Previously, Amazon Comprehend supported 22 PII entities across multiple categories, including Financial (e.g., credit card number, bank account number), Personal (e.g., name, email, age), Technical Security (e.g., username, password), and National (e.g., social security number, passport number). Starting today, Amazon Comprehend PII will support 14 new entity types, with localized support for entities within the United States, Canada, United Kingdom, and India. Customers can now detect and redact 36 entities to protect sensitive data. Specifically, the new entities are:

• United States (US Individual Tax Identification Number)
• United Kingdom (National Insurance Number, UK Unique Taxpayer Reference Number, National Health Service Number)
• Canada (Social Insurance Number, Canada Health Number)
• India (Aadhaar Card, Permanent Account Number, NREGA, Voter Number)
• Others (Vehicle Identification Number, SWIFT code, License Plate, International Bank Account Number)

Amazon Kinesis Data Analytics is now authorized as FedRAMP Moderate in US East (Ohio), US East (N. Virginia), US West (N. California), US West (Oregon) and as FedRAMP High in AWS GovCloud (US-West) and AWS GovCloud (US-East).

The Federal Risk and Authorization Management Program (FedRAMP) is a US government-wide program that delivers a standard approach to the security assessment, authorization, and continuous monitoring for cloud products and services.

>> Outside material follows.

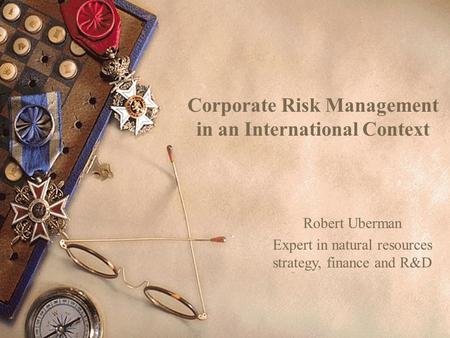 Corporate Risk Management in an International Context

Robert Uberman
Expert in natural resources strategy, finance and R&D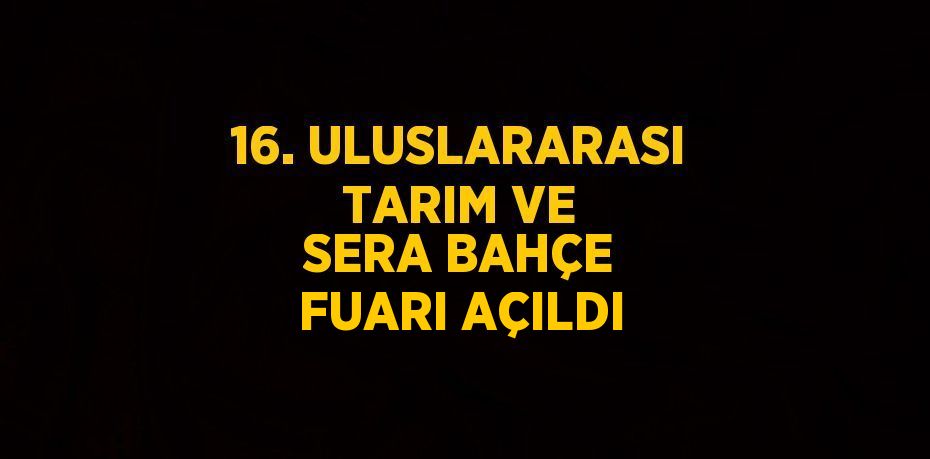 16. ULUSLARARASI TARIM VE SERA BAHÇE FUARI AÇILDI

FedRAMP uses the National Institute of Standards and Technology (NIST) Special Publication 800 series and requires cloud service providers to receive an independent security assessment conducted by a third-party assessment organization (3PAO), to ensure that authorizations are compliant with the Federal Information Security Management Act (FISMA). US Federal agencies and commercial customers working with the US Federal government can now utilize Amazon Kinesis Data Analytics to process streaming data in real time.